There is a difference in time (dt).
There is a difference in space (dR).
Together they make a difference in space-time.
Each kid measures different values for time and space.
Yet the walkers agree on something they can calculate called the interval. This is the standard physics of Special Relativity, the physics of moving.
This site promotes a new proposal for gravity called Space-times-time invariance for Gravity or Quaternion Gravity (QG) where the kids above or below agree on a different value they calculate, space-times-time. In this standard approach to gravity known as General Relativity, this is almost, but not quite true.
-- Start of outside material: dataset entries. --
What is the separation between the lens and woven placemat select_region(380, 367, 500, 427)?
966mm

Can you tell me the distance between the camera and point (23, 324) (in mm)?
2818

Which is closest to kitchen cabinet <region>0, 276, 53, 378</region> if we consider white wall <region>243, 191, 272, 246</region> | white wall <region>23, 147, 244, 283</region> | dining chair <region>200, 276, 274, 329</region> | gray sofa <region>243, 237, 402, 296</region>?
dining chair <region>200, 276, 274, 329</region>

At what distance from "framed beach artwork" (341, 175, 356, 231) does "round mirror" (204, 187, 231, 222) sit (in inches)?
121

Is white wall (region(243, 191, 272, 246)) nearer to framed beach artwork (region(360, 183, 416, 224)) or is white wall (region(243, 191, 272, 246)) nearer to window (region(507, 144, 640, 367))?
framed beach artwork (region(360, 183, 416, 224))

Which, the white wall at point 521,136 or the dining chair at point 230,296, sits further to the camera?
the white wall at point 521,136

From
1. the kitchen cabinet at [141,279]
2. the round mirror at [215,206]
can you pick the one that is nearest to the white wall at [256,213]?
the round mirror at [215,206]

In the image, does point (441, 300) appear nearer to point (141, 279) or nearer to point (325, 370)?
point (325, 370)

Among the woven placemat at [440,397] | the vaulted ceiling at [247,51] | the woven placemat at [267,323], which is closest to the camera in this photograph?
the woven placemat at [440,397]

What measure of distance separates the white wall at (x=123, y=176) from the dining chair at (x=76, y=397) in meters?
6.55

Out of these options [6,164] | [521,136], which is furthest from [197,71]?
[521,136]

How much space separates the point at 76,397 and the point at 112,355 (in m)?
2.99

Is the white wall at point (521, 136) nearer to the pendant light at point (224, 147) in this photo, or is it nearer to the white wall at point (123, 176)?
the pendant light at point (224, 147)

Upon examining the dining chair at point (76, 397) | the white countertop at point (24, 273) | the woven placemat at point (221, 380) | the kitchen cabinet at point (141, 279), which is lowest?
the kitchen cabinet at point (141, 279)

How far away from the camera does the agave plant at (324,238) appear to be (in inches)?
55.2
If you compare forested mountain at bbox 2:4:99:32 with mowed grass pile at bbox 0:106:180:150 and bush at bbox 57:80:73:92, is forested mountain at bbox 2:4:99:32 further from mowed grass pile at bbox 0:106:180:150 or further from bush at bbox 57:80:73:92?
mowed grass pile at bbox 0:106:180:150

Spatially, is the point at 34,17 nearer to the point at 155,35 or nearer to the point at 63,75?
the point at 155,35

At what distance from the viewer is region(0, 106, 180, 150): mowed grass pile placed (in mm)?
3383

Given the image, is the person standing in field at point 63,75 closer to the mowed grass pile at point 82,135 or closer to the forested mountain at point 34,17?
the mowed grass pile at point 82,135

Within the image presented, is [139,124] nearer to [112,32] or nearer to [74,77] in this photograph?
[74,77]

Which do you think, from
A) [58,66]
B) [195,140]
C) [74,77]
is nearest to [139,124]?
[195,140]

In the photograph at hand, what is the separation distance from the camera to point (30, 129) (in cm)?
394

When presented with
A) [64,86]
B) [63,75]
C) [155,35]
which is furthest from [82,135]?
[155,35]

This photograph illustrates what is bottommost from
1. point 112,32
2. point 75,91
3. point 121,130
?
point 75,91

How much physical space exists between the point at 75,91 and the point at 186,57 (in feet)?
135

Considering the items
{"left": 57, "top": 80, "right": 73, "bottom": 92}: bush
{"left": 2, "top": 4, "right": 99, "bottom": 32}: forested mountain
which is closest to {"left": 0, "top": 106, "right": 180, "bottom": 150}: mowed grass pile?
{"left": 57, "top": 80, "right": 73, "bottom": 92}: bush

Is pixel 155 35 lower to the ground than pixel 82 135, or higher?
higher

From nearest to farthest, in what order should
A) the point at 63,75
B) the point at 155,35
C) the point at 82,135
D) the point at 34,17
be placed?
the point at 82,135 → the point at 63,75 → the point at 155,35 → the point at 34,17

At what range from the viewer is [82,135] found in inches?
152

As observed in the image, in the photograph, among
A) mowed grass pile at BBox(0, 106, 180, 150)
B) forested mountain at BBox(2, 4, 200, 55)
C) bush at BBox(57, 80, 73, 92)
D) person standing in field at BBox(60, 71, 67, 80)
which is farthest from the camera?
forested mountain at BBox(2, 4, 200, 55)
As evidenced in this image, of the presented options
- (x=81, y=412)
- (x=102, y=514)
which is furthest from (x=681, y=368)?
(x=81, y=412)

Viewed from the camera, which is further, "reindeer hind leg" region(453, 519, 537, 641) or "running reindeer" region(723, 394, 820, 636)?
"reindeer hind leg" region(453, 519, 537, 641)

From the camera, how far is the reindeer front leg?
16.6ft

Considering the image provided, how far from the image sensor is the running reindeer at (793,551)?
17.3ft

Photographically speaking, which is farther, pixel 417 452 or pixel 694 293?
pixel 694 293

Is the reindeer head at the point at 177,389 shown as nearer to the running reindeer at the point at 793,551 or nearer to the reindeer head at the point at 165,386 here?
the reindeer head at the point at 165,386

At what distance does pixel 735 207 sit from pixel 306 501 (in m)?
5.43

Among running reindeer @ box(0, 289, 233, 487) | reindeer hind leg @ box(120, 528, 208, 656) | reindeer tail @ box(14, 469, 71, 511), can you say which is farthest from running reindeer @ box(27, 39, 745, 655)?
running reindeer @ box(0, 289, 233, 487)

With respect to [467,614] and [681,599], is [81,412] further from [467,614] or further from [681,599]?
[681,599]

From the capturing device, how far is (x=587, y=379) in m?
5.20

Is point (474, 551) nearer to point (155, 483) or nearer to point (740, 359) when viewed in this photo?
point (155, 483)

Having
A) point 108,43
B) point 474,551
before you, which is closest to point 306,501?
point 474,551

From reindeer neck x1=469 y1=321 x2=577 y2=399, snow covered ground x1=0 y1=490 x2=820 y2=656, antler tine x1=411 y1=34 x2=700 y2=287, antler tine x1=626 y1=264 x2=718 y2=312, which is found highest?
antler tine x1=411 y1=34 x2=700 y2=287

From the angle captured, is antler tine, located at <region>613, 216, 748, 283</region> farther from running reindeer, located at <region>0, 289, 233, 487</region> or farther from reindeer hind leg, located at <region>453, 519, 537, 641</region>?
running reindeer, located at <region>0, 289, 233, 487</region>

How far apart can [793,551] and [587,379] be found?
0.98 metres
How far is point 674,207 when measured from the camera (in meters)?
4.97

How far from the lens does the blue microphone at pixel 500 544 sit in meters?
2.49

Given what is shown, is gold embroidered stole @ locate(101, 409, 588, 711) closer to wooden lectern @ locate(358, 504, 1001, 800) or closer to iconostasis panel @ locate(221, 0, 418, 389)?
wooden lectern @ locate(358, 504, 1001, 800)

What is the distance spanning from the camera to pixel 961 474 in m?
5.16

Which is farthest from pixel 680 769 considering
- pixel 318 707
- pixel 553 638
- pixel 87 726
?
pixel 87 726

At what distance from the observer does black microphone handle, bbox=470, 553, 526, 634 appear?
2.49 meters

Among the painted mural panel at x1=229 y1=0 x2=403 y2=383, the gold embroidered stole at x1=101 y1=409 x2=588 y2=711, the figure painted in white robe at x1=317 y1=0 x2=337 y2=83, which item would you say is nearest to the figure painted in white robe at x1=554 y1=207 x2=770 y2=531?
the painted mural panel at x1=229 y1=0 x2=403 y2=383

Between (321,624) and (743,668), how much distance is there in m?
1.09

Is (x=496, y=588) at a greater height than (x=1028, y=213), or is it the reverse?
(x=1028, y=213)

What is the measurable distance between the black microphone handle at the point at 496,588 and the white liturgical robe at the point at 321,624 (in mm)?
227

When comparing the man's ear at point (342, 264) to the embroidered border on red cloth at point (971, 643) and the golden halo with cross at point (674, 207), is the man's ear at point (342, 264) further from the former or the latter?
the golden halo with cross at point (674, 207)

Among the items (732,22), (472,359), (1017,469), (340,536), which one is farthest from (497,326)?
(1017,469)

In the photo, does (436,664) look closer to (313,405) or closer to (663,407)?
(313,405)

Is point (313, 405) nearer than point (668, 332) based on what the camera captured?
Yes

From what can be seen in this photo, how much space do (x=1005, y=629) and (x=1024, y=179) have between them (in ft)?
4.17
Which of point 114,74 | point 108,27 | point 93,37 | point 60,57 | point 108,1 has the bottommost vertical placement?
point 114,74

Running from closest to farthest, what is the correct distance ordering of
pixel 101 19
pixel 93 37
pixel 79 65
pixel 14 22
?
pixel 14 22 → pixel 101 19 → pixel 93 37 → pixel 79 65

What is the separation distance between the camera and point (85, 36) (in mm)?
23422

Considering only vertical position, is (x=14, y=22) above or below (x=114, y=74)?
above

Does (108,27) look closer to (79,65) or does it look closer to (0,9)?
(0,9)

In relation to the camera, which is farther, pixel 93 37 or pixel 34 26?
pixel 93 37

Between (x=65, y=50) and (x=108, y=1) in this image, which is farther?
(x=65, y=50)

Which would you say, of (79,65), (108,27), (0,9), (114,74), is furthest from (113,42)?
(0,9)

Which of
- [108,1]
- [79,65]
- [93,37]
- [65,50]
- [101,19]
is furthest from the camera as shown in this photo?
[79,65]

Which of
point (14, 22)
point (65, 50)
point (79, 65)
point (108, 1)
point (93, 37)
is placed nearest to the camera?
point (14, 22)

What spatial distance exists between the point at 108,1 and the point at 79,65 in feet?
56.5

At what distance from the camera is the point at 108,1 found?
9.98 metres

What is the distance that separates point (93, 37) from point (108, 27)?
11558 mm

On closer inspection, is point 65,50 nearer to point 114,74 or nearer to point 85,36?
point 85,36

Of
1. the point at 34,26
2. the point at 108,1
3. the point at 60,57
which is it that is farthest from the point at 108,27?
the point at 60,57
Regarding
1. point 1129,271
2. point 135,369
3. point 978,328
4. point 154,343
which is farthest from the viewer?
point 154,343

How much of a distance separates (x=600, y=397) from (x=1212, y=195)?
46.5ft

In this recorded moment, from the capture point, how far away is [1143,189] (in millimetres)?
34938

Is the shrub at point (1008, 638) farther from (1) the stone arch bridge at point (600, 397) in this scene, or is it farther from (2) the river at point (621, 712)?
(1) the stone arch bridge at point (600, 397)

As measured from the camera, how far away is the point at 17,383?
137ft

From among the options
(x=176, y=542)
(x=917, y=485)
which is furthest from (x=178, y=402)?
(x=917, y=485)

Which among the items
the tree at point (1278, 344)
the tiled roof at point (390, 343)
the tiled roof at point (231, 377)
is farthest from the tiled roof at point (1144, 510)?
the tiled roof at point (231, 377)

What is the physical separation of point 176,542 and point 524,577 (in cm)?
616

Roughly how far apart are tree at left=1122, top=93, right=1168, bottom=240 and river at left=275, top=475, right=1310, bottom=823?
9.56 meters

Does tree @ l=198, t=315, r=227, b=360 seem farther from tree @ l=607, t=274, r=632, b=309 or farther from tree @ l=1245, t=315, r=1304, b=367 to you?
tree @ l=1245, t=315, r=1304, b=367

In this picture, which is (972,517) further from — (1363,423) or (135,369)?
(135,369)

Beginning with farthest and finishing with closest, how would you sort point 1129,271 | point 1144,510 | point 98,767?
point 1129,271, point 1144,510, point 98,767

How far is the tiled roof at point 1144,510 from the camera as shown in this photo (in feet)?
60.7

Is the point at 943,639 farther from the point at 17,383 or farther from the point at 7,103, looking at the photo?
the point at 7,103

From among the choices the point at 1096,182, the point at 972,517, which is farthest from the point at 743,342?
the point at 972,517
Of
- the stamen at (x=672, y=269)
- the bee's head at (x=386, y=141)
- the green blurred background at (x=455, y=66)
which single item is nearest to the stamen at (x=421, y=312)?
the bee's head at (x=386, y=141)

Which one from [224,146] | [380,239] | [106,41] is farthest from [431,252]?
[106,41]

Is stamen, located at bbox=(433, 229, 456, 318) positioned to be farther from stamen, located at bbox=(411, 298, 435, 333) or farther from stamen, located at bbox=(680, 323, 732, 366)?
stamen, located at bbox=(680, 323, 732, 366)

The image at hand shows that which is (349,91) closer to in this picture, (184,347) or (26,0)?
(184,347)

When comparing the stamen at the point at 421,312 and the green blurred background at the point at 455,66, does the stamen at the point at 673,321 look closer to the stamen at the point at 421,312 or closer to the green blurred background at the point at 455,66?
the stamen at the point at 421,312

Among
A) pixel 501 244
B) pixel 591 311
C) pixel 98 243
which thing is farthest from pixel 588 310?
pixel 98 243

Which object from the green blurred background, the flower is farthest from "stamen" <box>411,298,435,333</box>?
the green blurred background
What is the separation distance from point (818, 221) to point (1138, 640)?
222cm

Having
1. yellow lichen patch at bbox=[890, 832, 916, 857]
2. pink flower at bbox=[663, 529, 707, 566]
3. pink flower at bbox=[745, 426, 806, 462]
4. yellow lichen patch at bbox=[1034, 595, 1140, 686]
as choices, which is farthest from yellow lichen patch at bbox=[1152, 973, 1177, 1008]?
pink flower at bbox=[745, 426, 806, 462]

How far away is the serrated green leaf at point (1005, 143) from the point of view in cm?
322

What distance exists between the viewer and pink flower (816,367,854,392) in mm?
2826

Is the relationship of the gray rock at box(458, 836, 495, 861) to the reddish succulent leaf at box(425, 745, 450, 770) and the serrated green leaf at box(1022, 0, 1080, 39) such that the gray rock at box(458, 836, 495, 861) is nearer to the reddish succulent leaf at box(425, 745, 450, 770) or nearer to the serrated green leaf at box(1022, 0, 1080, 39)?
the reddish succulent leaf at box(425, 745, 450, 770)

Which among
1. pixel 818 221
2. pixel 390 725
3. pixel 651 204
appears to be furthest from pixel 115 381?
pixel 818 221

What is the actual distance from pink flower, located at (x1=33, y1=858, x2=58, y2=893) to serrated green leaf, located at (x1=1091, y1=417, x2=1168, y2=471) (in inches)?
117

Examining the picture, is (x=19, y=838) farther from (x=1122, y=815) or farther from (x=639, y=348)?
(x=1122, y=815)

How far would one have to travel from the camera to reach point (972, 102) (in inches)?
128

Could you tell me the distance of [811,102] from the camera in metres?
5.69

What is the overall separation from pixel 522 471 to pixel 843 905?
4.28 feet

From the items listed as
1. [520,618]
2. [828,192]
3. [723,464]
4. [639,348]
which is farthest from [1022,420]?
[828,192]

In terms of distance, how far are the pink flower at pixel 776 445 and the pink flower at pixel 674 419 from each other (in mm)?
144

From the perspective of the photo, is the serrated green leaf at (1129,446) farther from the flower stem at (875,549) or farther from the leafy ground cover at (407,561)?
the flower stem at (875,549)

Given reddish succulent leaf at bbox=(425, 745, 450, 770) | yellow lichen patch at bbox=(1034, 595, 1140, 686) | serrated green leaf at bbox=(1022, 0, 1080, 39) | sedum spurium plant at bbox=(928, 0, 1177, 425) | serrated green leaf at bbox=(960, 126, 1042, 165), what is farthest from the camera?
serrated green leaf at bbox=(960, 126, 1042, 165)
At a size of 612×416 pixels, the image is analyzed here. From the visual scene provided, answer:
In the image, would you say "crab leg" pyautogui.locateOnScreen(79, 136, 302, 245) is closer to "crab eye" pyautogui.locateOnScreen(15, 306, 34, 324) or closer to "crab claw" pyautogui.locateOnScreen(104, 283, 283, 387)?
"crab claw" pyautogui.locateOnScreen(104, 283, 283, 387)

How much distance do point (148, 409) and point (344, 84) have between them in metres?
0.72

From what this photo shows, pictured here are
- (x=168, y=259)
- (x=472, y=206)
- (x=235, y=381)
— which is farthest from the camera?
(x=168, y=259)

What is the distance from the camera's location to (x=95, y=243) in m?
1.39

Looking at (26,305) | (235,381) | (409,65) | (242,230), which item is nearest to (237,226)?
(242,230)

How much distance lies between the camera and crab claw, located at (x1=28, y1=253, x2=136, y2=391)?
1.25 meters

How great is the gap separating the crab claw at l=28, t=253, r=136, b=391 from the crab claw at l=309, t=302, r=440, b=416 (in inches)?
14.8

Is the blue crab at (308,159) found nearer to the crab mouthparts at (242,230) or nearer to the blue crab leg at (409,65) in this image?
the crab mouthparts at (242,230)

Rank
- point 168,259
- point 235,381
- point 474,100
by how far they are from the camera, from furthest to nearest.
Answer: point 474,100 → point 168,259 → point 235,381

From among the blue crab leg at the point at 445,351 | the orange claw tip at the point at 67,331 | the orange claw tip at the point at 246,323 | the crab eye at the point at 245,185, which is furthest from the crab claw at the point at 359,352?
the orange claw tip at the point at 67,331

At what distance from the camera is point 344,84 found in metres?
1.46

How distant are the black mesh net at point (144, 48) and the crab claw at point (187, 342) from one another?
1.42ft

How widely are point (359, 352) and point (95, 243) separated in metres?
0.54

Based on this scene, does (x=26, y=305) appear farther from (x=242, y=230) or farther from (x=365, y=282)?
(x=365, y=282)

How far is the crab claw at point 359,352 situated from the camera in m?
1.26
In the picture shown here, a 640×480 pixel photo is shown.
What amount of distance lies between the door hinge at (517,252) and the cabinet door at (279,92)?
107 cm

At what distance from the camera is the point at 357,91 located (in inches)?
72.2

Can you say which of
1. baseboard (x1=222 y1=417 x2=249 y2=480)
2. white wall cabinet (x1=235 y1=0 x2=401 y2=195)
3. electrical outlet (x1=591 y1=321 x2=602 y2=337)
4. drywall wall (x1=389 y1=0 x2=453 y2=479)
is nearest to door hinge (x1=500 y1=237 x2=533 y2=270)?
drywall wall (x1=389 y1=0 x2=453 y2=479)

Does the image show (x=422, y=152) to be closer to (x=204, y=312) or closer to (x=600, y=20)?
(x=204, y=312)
A brief explantion of this page.
Special relativity is special because it is restricted to inertial observers. To cover more cases requires the machinery of differential geometry. A tensor can be added to another tensor or multiplied by a scalar. An interval is formed by contracting two rank 1 contra-variant tensors with a symmetric, rank-2 covariant metric tensor. A connection is needed to describe how the metric changes in space-time. There are many technical choices one makes along the way to calculating an interval in curved space-time.
The site issues a formal challenge to the algebraic standards of differential geometry used today by physics. In place of tensors, metrics, and connections, only quaternions will be used. For those trained in the craft of differential geometry, that should sound wildly inadequate. It is a great challenge to do more with less.